代码之家 › 专栏 › 技术社区 › boyenec

python如何在使用urlparse时获得任何特定url的一部分?

urlparse python-re urllib2 python-3.x python

-1

boyenec · 技术社区 · 3 年前

我有一个这样的网址

url = 'https://grabagun.com/firearms/handguns/semi-automatic-handguns/glock-19-gen-5-polished-nickel-9mm-4-02-inch-barrel-15-rounds-exclusive.html'

当我使用 urlparse() 函数,我得到的结果如下:

>>> url = urlparse(url) 
>>> url.path
'/firearms/handguns/semi-automatic-handguns/glock-19-gen-5-polished-nickel-9mm-4-02-inch-barrel-15-rounds-exclusive.html'

有可能得到这样的东西吗:

path1=“火器”
path2=“手枪”
path3=“半自动手枪”

我不想得到任何末尾有“.html”的文本。

4 回复 | 直到 3 年前

Bhargav 3 年前

你有一些单身 / 一些路径已经 // …如果您想直接应用于URL,请先将所有内容替换为相同内容。
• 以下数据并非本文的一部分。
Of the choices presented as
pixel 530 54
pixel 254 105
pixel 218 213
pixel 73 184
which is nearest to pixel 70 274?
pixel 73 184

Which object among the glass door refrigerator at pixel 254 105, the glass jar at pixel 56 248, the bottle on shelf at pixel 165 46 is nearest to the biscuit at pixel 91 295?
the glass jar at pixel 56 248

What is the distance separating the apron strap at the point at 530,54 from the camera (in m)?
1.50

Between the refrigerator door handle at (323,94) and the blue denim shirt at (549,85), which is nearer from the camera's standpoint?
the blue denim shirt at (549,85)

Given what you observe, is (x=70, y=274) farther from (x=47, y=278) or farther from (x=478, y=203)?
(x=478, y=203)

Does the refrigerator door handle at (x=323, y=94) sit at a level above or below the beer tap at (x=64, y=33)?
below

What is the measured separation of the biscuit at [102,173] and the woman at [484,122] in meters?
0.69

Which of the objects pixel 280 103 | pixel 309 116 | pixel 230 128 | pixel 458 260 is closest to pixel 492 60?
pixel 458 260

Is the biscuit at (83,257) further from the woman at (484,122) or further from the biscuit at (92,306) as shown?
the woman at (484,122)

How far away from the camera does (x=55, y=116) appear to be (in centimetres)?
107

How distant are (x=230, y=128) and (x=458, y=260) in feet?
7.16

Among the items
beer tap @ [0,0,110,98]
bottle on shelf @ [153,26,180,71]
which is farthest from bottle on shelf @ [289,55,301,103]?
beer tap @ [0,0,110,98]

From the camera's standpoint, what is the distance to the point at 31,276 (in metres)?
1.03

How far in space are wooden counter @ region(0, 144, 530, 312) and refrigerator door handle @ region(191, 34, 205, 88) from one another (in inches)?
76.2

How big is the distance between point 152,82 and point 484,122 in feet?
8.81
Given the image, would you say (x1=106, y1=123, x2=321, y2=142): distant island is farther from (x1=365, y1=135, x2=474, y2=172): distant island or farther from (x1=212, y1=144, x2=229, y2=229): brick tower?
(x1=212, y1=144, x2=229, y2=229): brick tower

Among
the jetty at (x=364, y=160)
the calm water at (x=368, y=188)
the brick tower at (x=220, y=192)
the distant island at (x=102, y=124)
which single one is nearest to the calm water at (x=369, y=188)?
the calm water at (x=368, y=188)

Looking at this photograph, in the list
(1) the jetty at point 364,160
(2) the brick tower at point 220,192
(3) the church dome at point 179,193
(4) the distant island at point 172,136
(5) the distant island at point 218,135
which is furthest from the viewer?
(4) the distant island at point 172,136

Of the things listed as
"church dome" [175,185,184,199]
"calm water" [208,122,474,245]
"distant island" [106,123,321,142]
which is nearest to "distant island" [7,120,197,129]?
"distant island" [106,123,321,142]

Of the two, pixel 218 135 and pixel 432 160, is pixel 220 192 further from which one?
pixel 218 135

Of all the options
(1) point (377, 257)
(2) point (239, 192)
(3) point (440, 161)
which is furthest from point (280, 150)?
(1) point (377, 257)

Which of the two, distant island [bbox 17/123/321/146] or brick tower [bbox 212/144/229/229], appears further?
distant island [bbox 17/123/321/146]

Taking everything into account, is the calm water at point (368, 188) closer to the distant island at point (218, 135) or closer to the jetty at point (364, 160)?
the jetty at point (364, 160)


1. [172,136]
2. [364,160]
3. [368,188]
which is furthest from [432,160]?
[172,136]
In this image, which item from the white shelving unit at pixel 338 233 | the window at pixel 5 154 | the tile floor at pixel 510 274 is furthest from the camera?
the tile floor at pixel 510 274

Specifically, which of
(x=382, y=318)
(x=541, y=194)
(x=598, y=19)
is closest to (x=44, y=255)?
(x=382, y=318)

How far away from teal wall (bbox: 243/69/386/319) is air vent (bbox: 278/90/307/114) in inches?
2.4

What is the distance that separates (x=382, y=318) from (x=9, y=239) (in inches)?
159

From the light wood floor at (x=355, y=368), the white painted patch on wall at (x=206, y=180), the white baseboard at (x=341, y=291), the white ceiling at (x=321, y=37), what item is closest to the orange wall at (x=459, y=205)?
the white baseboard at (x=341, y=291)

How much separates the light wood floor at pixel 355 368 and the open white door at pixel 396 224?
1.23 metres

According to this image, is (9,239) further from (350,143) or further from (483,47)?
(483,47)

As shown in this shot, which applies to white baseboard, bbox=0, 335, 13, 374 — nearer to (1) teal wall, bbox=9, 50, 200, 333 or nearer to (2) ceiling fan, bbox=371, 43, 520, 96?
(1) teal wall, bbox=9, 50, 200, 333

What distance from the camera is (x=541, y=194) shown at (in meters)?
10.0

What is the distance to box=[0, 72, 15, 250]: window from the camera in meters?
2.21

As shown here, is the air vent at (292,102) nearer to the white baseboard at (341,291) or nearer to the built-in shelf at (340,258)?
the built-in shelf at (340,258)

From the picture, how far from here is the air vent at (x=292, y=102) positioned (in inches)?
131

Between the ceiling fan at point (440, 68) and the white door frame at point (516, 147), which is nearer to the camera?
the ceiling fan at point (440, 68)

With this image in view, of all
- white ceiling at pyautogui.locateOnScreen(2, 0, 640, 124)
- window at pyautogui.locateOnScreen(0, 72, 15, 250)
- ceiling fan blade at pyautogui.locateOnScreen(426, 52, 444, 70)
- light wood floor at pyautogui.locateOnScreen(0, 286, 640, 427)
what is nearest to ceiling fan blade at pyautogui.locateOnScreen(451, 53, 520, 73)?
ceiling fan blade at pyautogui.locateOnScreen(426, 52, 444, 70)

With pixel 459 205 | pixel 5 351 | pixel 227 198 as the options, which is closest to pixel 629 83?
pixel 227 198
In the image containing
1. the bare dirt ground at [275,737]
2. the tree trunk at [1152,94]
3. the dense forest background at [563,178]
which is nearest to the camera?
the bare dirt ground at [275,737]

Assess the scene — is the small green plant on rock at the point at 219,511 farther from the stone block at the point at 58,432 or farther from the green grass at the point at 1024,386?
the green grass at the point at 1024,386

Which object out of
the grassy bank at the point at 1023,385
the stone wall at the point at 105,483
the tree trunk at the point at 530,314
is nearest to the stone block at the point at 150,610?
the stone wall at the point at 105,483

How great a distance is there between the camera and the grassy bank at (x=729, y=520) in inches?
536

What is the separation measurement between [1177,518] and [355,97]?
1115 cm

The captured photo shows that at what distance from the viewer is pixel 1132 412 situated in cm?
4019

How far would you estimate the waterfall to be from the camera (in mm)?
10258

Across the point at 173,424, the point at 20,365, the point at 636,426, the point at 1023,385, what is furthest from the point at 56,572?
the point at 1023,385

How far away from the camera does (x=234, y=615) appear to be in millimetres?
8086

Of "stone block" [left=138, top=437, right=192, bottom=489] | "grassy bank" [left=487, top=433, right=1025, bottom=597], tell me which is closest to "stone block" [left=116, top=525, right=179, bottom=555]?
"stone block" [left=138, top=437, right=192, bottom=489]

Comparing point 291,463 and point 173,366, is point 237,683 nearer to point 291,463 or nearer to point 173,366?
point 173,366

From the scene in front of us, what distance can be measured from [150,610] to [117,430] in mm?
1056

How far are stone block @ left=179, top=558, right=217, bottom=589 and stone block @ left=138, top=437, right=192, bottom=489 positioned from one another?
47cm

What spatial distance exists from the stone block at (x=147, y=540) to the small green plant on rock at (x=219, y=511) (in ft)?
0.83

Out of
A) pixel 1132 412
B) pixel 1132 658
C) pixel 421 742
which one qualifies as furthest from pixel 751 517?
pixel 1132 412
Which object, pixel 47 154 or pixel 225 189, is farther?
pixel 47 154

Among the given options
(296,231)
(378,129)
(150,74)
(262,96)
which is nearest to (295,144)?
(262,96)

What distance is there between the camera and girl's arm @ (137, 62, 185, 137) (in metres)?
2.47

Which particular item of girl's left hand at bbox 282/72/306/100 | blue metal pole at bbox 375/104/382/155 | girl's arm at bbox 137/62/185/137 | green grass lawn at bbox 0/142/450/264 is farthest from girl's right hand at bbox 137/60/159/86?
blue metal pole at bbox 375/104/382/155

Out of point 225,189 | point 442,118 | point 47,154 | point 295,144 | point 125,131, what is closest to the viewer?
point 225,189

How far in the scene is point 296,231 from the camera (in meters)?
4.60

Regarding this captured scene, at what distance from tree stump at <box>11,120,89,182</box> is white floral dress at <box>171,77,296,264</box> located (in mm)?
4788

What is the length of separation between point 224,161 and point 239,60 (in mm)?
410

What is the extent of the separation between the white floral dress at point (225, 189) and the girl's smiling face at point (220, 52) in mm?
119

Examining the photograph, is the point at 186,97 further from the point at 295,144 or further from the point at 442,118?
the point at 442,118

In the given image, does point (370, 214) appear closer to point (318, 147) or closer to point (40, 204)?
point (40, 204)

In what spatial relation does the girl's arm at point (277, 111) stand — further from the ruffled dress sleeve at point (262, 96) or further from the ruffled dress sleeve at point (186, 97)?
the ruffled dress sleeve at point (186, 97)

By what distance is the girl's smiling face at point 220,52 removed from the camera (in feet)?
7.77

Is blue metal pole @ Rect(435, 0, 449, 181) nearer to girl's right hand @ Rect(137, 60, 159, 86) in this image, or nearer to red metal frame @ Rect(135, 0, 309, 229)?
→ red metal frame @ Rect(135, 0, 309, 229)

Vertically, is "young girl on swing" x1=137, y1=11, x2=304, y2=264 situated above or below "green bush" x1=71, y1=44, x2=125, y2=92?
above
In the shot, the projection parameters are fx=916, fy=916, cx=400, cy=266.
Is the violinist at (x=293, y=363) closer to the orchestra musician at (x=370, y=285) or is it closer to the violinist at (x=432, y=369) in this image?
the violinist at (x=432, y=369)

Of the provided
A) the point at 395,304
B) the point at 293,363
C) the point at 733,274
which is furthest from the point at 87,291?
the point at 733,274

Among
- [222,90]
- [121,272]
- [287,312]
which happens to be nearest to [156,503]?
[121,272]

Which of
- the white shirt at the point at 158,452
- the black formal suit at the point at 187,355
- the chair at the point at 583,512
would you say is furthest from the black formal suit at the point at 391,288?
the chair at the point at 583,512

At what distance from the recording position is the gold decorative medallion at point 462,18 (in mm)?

对于 url.path 你可以直接做

url = '/firearms/handguns/semi-automatic-handguns/glock-19-gen-5-polished-nickel-9mm-4-02-inch-barrel-15-rounds-exclusive.html'

url = url.split('/')
url = list(filter(None, url))#remove empty elemnt
url.pop()
print(url)

输出列表#

['firearms', 'handguns', 'semi-automatic-handguns']

第2部分

如果你想让它们可变,那么只需对它们进行迭代并创建变量

for n, val in enumerate(url):
    globals()["path%d"%n] = val

print(path1)

输出#

handguns

arielkaluzhny 3 年前

path_list = url.path.split('/')

if ".html" in path_list[-1]:
    path_list = path_list[:-1]

将为您提供一个列表,每个部分都作为一个条目,如果最后一个包含“.html”,则将其排除在外。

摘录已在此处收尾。